Ted Williams – best blankety-blank fishing interview ever
Tom Farnam and I have the steelhead lending library in full swing, passing videos and magazines back and forth until the fishing really turns on. My best contribution was the latest copy of The Drake magazine. Newsstand price is, quote, “Five Bucks – $10 for bait fishermen.” I’ve laughed at that enough that it’s worth the subscription just to see that on the cover of a magazine.
Farnam returned the favor by loaning me a pile of his Wild Steelhead & Atlantic Salmon back issues. These things are wonderful. They’re about the size of a road atlas for a nice roomy format. I went right to the cover story – Baseball Great Ted Williams: As Outrageous and Colorful as Ever, on His Favorite Fish.
Tom has told me tales about Williams before, how he set some baseball record for hitting then hustled past the reporters hoping for interviews so he could hop a plane to get in one last day of fishing on a favorite stream before the season closed.
This writeup is one of the best things I’ve seen in print. Pretty much a transcript presented raw by Thomas R. Pero. The opening sentence goes like this: “Hell, I can tell you real simply. . . .” Pero has the good sense to stay out of the way and just let Williams talk. And, oh boy. It is colorful. Here’s a sampler, edited for people with tender eyes.

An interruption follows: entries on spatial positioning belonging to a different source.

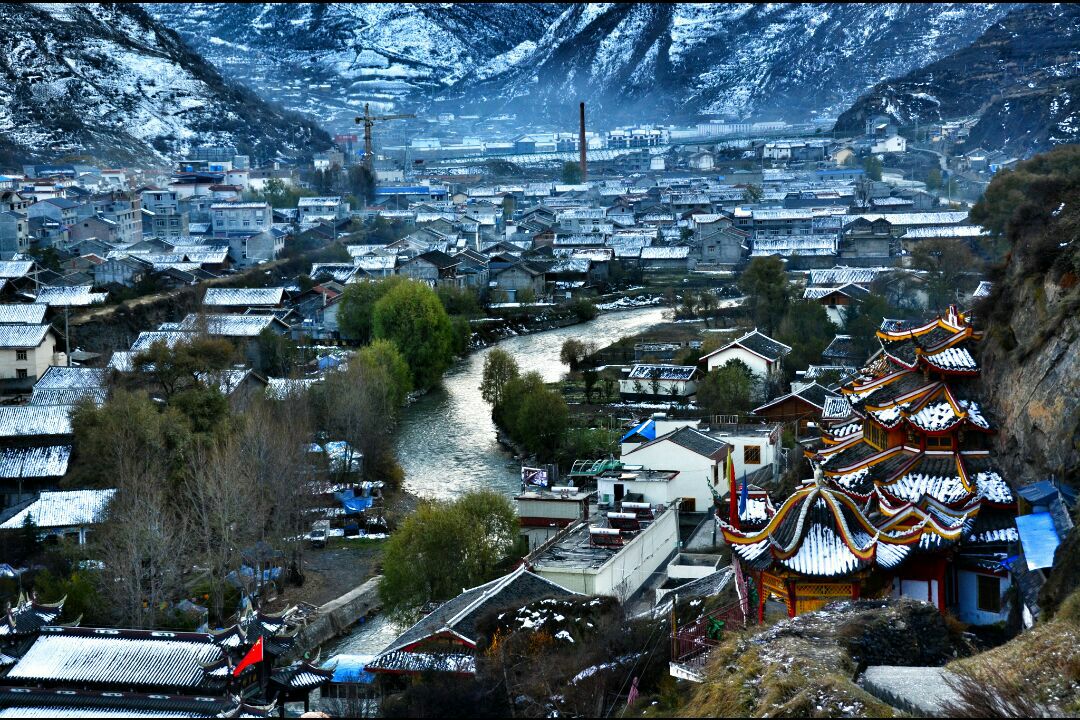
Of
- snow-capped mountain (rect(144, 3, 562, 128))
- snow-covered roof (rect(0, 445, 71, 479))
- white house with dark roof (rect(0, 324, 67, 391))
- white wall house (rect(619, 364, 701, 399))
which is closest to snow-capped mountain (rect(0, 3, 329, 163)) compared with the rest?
white house with dark roof (rect(0, 324, 67, 391))

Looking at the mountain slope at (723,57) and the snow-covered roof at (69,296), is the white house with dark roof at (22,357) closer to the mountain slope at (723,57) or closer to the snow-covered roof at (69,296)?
the snow-covered roof at (69,296)

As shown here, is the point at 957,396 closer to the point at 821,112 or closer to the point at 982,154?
the point at 982,154

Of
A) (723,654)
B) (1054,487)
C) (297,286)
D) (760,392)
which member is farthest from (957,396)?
(297,286)

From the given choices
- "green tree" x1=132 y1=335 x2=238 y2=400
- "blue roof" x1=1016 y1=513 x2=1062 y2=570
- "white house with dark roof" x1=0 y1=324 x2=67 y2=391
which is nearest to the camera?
"blue roof" x1=1016 y1=513 x2=1062 y2=570

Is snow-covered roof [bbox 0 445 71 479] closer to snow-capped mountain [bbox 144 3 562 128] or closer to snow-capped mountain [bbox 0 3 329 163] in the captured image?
snow-capped mountain [bbox 0 3 329 163]

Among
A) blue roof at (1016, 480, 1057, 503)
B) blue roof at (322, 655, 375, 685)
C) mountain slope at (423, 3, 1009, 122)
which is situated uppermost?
mountain slope at (423, 3, 1009, 122)

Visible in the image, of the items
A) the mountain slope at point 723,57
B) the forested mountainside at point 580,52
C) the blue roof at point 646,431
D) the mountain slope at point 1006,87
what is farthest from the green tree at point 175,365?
the forested mountainside at point 580,52
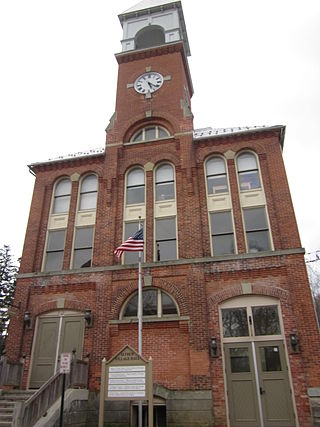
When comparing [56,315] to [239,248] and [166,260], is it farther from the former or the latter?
[239,248]

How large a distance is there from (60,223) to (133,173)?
448cm

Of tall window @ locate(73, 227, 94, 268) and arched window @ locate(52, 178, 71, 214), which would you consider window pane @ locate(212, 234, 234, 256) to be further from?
arched window @ locate(52, 178, 71, 214)

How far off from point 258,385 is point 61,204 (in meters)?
12.3

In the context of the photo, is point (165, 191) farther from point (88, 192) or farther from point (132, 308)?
point (132, 308)

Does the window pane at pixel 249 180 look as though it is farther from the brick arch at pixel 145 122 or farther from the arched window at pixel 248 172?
the brick arch at pixel 145 122

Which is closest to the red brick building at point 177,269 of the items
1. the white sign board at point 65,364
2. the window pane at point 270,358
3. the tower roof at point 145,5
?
the window pane at point 270,358

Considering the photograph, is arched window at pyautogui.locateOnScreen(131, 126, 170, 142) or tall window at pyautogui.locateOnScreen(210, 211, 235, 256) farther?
arched window at pyautogui.locateOnScreen(131, 126, 170, 142)

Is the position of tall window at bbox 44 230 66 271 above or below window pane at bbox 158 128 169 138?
below

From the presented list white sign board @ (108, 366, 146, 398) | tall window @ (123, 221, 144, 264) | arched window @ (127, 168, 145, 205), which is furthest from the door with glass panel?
arched window @ (127, 168, 145, 205)

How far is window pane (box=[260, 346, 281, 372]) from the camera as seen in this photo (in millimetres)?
12465

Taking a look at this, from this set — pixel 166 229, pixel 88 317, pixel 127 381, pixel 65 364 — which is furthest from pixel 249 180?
pixel 65 364

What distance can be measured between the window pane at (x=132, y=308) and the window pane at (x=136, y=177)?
581cm

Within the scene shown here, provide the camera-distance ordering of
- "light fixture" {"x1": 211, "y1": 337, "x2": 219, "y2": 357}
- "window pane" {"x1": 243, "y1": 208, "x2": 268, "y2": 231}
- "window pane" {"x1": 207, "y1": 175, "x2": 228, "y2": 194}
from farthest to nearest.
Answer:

“[Blankety!] I said. ‘[Blank] . . . son of a [bleep] was THAT LONG! I got him on.’ He just sunk right down, stayed right in that slick. . . . So I just wound all the [bad word] line up and got it on my reel. . . .”
“Last year’s camera didn’t have any film in it. The other year’s camera – the guy didn’t know when to take the [bleeding] picture and we never got a picture. That’s all right. I don’t give a [hoot]. The best fish I caught in the last 10 years, I haven’t got any pictures of them. ‘Cause I’m so [blessedly] CONCERNED about getting ’em back in the WATER. You know – hurry up, hurry up, HURRY UP. You get a 30-pound fish and you hold him by the [filth, foul, filth] tail. You’re trying to hold him up. You can’t hold him. It’s kinda tough.”
It’s kinda tough to resist finding out more about this guy after beholding such an interview. It’s not just the unexpected salty language, Williams was full of interesting [things] to say so I ran him through [the] Google. Baseball Hall of Famer considered best with a bat, pretty much ever. Took time out to fight a war. Twice. WWII then Korea. Campaigned for children’s cancer research. Married models. Had his own line of outdoor equipment, sold through Sears. Serious fisherman. You know that thing where people ask who you’d want to go back in time to have lunch with? I’d put rod racks on the DeLorean and see if I could go fishing with Ted Williams.
Wallowa River update
Got out for an afternoon on the Wallowa with Mikey Baird and Cam Scott. In an increasingly depressing trend this season, I caught nothing, Cam hooked but lost a big one, up in the 30-inch range, he says (my eyes hurt from rolling), Baird got into whitefish, trout, then I watched him hook this fish immediately after I’d gone through the same water. It looks small. And it is. But . . .
. . . this fish put on a display, rocketing out of the water three times and putting on such a show that we both thought it was closer to the 20-inch range. If this fish ever encounters a bear in the woods, the bear will almost certainly back down because this fish will appear larger than it really is.
Toward the close of day we got this nice curtain closer:
And I got this interesting shot. Looks like Mike’s truck is filled with gravel but really it’s a scree field behind me reflected in the window. Pretty tricky, I know. Don’t ask why I was standing next to Mike’s truck like that.
I said don’t ask. All I can tell you is this tire belongs to me now.